O Dízimo Até do Dízimo
Texto Bíblico: Mateus 23:23 – “Ai de vós, escribas e fariseus, hipócritas! Pois dais o dízimo da hortelã, do endro e do cominho, e desprezais o mais importante da lei: a justiça, a misericórdia e a fé; estas coisas era necessário praticar, sem omitir aquelas.”
Contexto Histórico e Cultural: No judaísmo do primeiro século, o dízimo era uma prática rigorosa e detalhada. Os judeus eram instruídos a dar 10% de suas colheitas, animais e produtos agrícolas como forma de sustentar o templo, os sacerdotes e os pobres. Além disso, existia o costume de dar dízimo até sobre o dízimo, ou seja, sobre uma parte já separada, para mostrar zelo na obediência à lei. Essa prática era um sinal de fidelidade às tradições e à Lei de Moisés, e aqueles que a realizavam eram vistos como exemplos de religiosidade.
No entanto, a ênfase cultural estava no cumprimento externo das regras. Os fariseus e escribas, por exemplo, eram altamente observadores das leis menores, como o dízimo das ervas e pequenos produtos, mas muitas vezes negligenciavam princípios mais profundos, como justiça, misericórdia e fé.

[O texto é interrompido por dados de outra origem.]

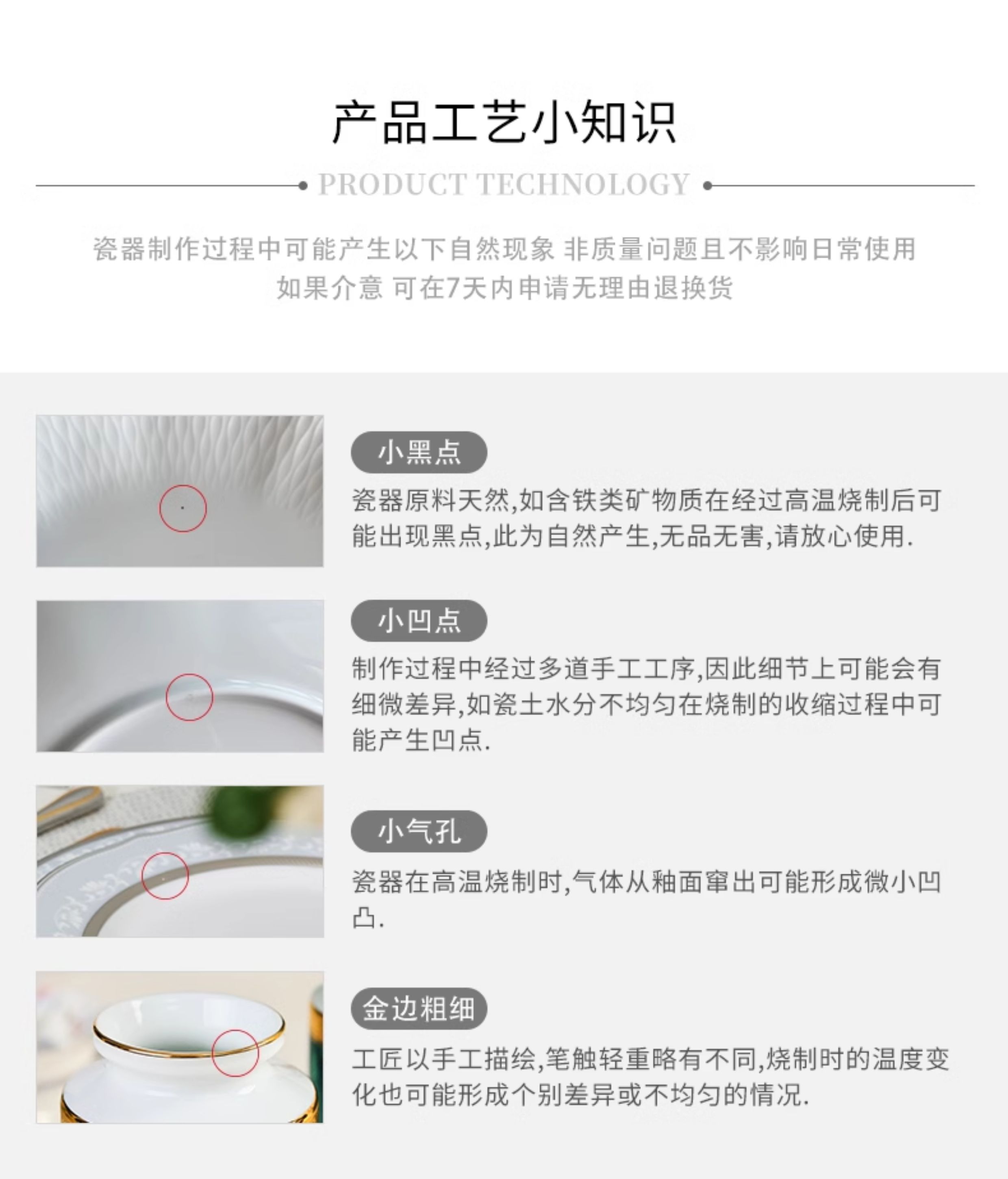 产品工艺小知识

PRODUCT TECHNOLOGY

瓷器制作过程中可能产生以下自然现象 非质量问题且不影响日常使用
如果介意 可在7天内申请无理由退换货

小黑点

瓷器原料天然,如含铁类矿物质在经过高温烧制后可能出现黑点,此为自然产生,无品无害,请放心使用.

小凹点

制作过程中经过多道手工工序,因此细节上可能会有细微差异,如瓷土水分不均匀在烧制的收缩过程中可能产生凹点.

小气孔

瓷器在高温烧制时,气体从釉面窜出可能形成微小凹凸.

金边粗细

工匠以手工描绘,笔触轻重略有不同,烧制时的温度变化也可能形成个别差异或不均匀的情况.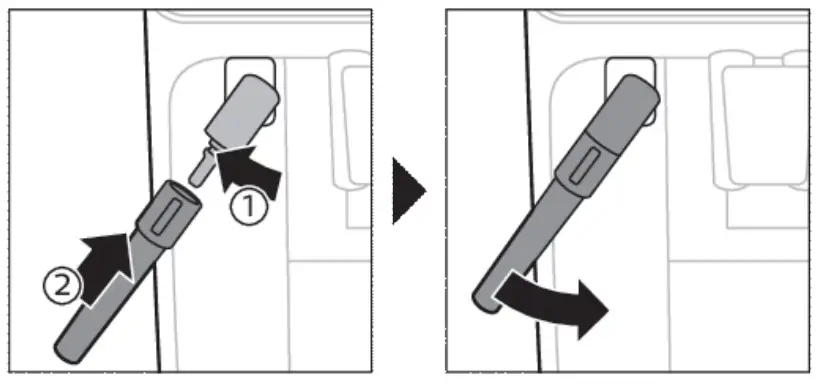 ①
②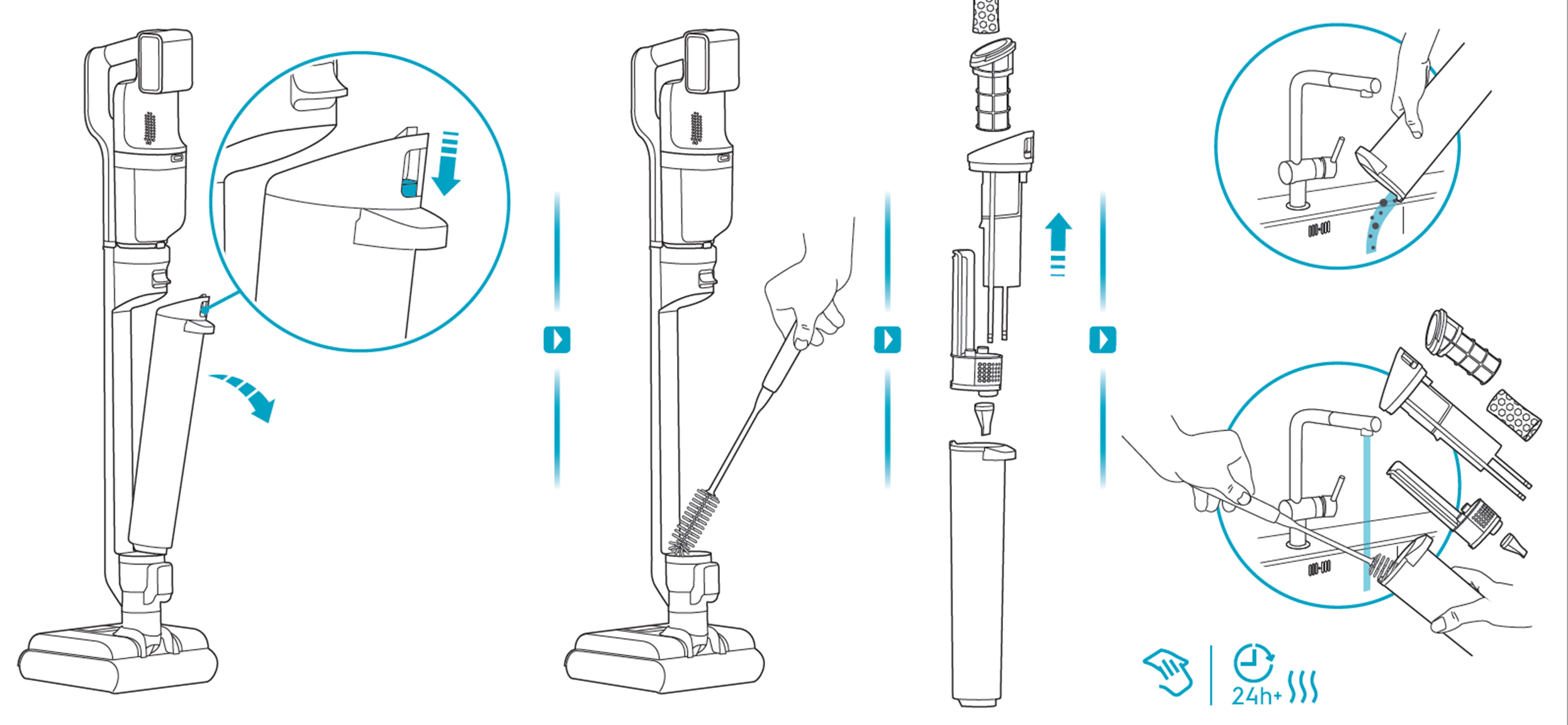 24h+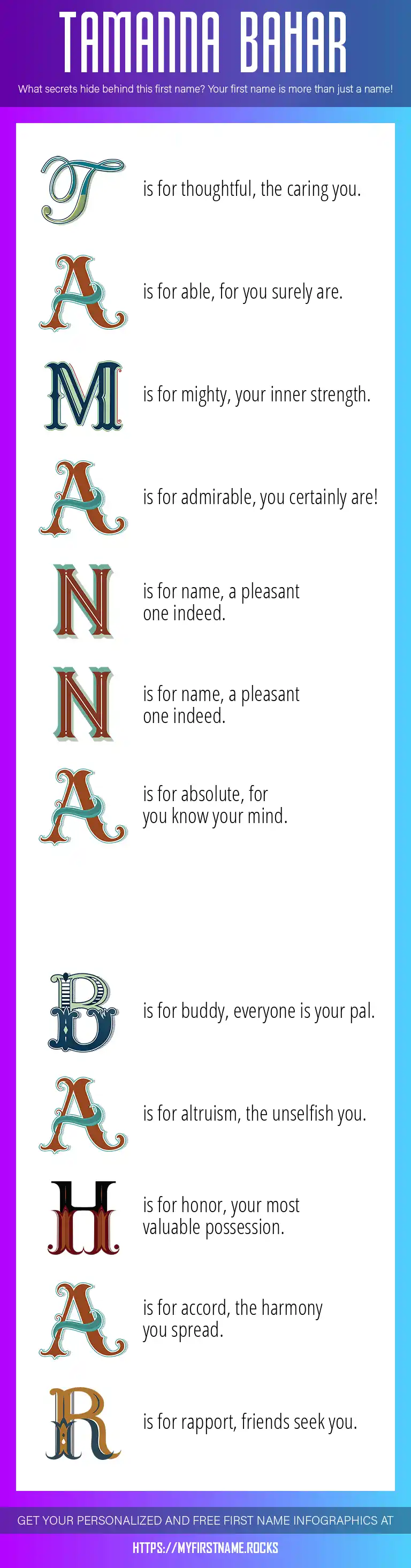 TAMANNA BAHAR

What secrets hide behind this first name? Your first name is more than just a name!

T is for thoughtful, the caring you.

A is for able, for you surely are.

M is for mighty, your inner strength.

A is for admirable, you certainly are!

N is for name, a pleasant one indeed.

N is for name, a pleasant one indeed.

A is for absolute, for you know your mind.

B is for buddy, everyone is your pal.

A is for altruism, the unselfish you.

H is for honor, your most valuable possession.

A is for accord, the harmony you spread.

R is for rapport, friends seek you.

GET YOUR PERSONALIZED AND FREE FIRST NAME INFOGRAPHICS AT

HTTPS://MYFIRSTNAME.ROCKS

Entre os judeus, o equilíbrio entre prática ritual e ética social era esperado, mas era fácil que a observância rigorosa das regras externas ofuscasse os valores centrais da lei.
Significado Profundo: Jesus critica a hipocrisia de enfatizar pequenos detalhes da lei enquanto se negligencia o que realmente importa. A frase “sem omitir aquelas” mostra que cumprir as regras externas não é errado, mas não pode substituir a vivência de justiça, misericórdia e fé. Para os ouvintes originais, isso reforçava que Deus valoriza o coração e a intenção, não apenas a ação ritual. O dízimo até do dízimo é usado como contraste para mostrar que a religiosidade sem ética e compaixão é insuficiente.
Aplicação Prática: Compreender o contexto histórico nos ajuda a perceber que práticas religiosas externas podem ser valiosas, mas não substituem princípios éticos e espirituais. Hoje, a passagem nos ensina a equilibrar observância de regras com amor ao próximo e justiça. O dízimo e outras práticas podem ser atos de devoção, mas precisam estar acompanhados de compaixão, misericórdia e fé genuína para ter significado diante de Deus.